- [Requirement] In the forum question about a topology theorem on sequences, a sequence in a topological space X is defined as a function from which set to X?

- [Supplied passage]
_ _ _

A theorem in topology involving sequences

Question

I have two questions.

1) How to prove the following theorem.

2) Could someone give me an example when one would use this and what for?

Theorem 4.22. Let $(X, d)$ be a metric space, let $x_n,\space n ≥ 1$, be a sequence in $X$ and let $x$ be a point in $X$. The sequence $x_n$ converges to $x$ if and only if, for every $\epsilon > 0$, there is a positive integer $N$ such that $d(x_n, x) < \epsilon $, for all $n ≥ N$.

Requested Edit:

Def'n

1) A sequence in a topological space X is a function from $\Bbb N = {1, 2, 3, . . .} $ to X. Usually, we write $x_n,\space n ≥ 1$, or $x_1, x_2, . . .$ for a sequence instead of $f(n)$.

2) If $x_n,\space n ≥ 1$, is a sequence in a topological space X and x is a point of X, we say that the sequence has limit x and write $\lim_{n\to \infty} x_n = x$.

_ _ _

- [Material provided]

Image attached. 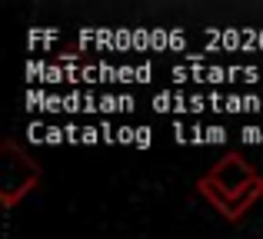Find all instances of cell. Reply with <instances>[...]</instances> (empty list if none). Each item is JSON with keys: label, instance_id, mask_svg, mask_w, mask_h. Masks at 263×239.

_ _ _

- [Reply to the task] From the natural numbers, ℕ = {1, 2, 3, ...}.